====== SUPPLIED MATERIAL ======

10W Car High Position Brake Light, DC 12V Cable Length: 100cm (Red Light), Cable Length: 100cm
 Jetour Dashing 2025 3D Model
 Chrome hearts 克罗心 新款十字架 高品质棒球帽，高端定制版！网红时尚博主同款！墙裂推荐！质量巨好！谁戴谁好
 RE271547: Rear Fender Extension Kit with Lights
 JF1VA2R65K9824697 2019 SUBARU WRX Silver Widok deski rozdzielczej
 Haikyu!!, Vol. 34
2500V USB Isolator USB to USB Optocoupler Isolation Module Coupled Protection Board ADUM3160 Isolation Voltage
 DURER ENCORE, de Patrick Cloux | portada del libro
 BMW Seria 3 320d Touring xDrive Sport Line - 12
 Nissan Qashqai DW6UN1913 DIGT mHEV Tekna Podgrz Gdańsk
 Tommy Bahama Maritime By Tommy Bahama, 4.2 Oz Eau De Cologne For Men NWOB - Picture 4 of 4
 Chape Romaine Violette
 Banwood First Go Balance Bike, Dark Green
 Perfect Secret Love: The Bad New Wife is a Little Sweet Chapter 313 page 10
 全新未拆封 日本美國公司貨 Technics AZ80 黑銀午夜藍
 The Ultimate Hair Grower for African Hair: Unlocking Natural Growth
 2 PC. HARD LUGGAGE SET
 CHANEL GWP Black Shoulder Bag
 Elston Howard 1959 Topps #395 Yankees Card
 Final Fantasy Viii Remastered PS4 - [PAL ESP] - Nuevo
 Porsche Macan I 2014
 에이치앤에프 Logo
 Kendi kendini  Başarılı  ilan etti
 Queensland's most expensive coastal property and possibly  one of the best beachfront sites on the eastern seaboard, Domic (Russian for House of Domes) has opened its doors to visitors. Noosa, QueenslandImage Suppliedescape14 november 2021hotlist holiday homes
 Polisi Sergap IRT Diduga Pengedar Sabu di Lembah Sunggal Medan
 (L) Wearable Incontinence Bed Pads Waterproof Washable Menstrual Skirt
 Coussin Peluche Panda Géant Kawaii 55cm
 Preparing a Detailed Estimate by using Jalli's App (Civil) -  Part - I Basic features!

======

Repeat every line of the records, exactly as given.

10W Car High Position Brake Light, DC 12V Cable Length: 100cm (Red Light), Cable Length: 100cm
 Jetour Dashing 2025 3D Model
 Chrome hearts 克罗心 新款十字架 高品质棒球帽，高端定制版！网红时尚博主同款！墙裂推荐！质量巨好！谁戴谁好
 RE271547: Rear Fender Extension Kit with Lights
 JF1VA2R65K9824697 2019 SUBARU WRX Silver Widok deski rozdzielczej
 Haikyu!!, Vol. 34
2500V USB Isolator USB to USB Optocoupler Isolation Module Coupled Protection Board ADUM3160 Isolation Voltage
 DURER ENCORE, de Patrick Cloux | portada del libro
 BMW Seria 3 320d Touring xDrive Sport Line - 12
 Nissan Qashqai DW6UN1913 DIGT mHEV Tekna Podgrz Gdańsk
 Tommy Bahama Maritime By Tommy Bahama, 4.2 Oz Eau De Cologne For Men NWOB - Picture 4 of 4
 Chape Romaine Violette
 Banwood First Go Balance Bike, Dark Green
 Perfect Secret Love: The Bad New Wife is a Little Sweet Chapter 313 page 10
 全新未拆封 日本美國公司貨 Technics AZ80 黑銀午夜藍
 The Ultimate Hair Grower for African Hair: Unlocking Natural Growth
 2 PC. HARD LUGGAGE SET
 CHANEL GWP Black Shoulder Bag
 Elston Howard 1959 Topps #395 Yankees Card
 Final Fantasy Viii Remastered PS4 - [PAL ESP] - Nuevo
 Porsche Macan I 2014
 에이치앤에프 Logo
 Kendi kendini  Başarılı  ilan etti
 Queensland's most expensive coastal property and possibly  one of the best beachfront sites on the eastern seaboard, Domic (Russian for House of Domes) has opened its doors to visitors. Noosa, QueenslandImage Suppliedescape14 november 2021hotlist holiday homes
 Polisi Sergap IRT Diduga Pengedar Sabu di Lembah Sunggal Medan
 (L) Wearable Incontinence Bed Pads Waterproof Washable Menstrual Skirt
 Coussin Peluche Panda Géant Kawaii 55cm
 Preparing a Detailed Estimate by using Jalli's App (Civil) -  Part - I Basic features!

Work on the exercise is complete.